第1航 彼女との出会い
殴られた。
私はその瞬間、そう悟った。
その痛みより先に、恐怖より先に死ぬんだと確信する。
そりゃそうだ。
あんな怪しすぎる男性三人についていった私が悪いのである。
でもこれで、面白くない日々におさらばするならそれでも十分だと思った。
ただただ繰り返す毎日に生きたいなんて希望なかった。
友達、大丈夫かな。
そんな心配もよぎったけれど、やっぱりそれより先に、死ぬっていう確信と決意がこみ上げてくる。
静かに目を閉じると、まだ微かに男性三人の声が聞こえてきた。
「か…様、だ…はい、ど…」
「ど…うさっさと…」
「は…」
聞こえてきたのはそれぐらいで、私はそのまま沼に呑まれるように意識を失う。
来世は、もっとたくさんの面白いことが起きますように。
まだ私は、神様に頼み事をしてしまうようだ。
※
「ねぇ…ね…おきて…おきて」
そう言われた瞬間、すかさずぱちっと目を開ける。
ここはどこ…?無人島…?いや、人に起こされている時点で無人島ではないだろう。
頭が重い、けれど前よりずっと息がしやすかった。
「ん…」
「あ、おきたー!!!おはよう!!」
気がつけば私は、波打ち際に立っていた。
※
「へぇーそうなんだぁ。

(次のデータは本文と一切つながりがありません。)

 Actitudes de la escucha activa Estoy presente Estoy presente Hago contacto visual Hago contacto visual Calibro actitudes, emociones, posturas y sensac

あ、はいこれ、
「あ、ありがとう…」
カップを受け取り、一口たじたじしながらも飲んでみる。
そこには口いっぱいに広がる炭酸と甘酸っぱいフルーツで、まるで海をみているような爽快な気分になり、心も少し落ち着く。
「一通り聞いたけど…まさかそんな世界があるなんて!!私も行ってみたいなあ…」
「日本とか、アメリカとか、そういう国名は聞いたことないの?」
「ううん、あんまり。おばあちゃんが持ってた昔の書物にはそんなことちょっと書いてあったけど、それだけ。ここは決められた海面積とここから出ていくのはよっぽど悪いことした時以外、行けないし行かないルールだから。」
「そうなんだ…」
「それより、その悪い人たち大丈夫なの?」
「…んー、多分大丈夫だと思う。」
「そっか、わかった、!そしたらそれより先に、どうやってここに来れたかだよね…」
「確かに、、、」
今まで聞いた話じゃ、ここは特殊で、出ていくことも
なのに自分は今ここにいる。
なぜなのだろうか…
「とりあえず、このことを上の人たちに報告しなきゃ、だね。」
そう言い、立ち上がる彼女。
連れて行ってもらった彼女の家を後にして、私と彼女とで並んで『上の人』がいる場所へ向かって歩いた。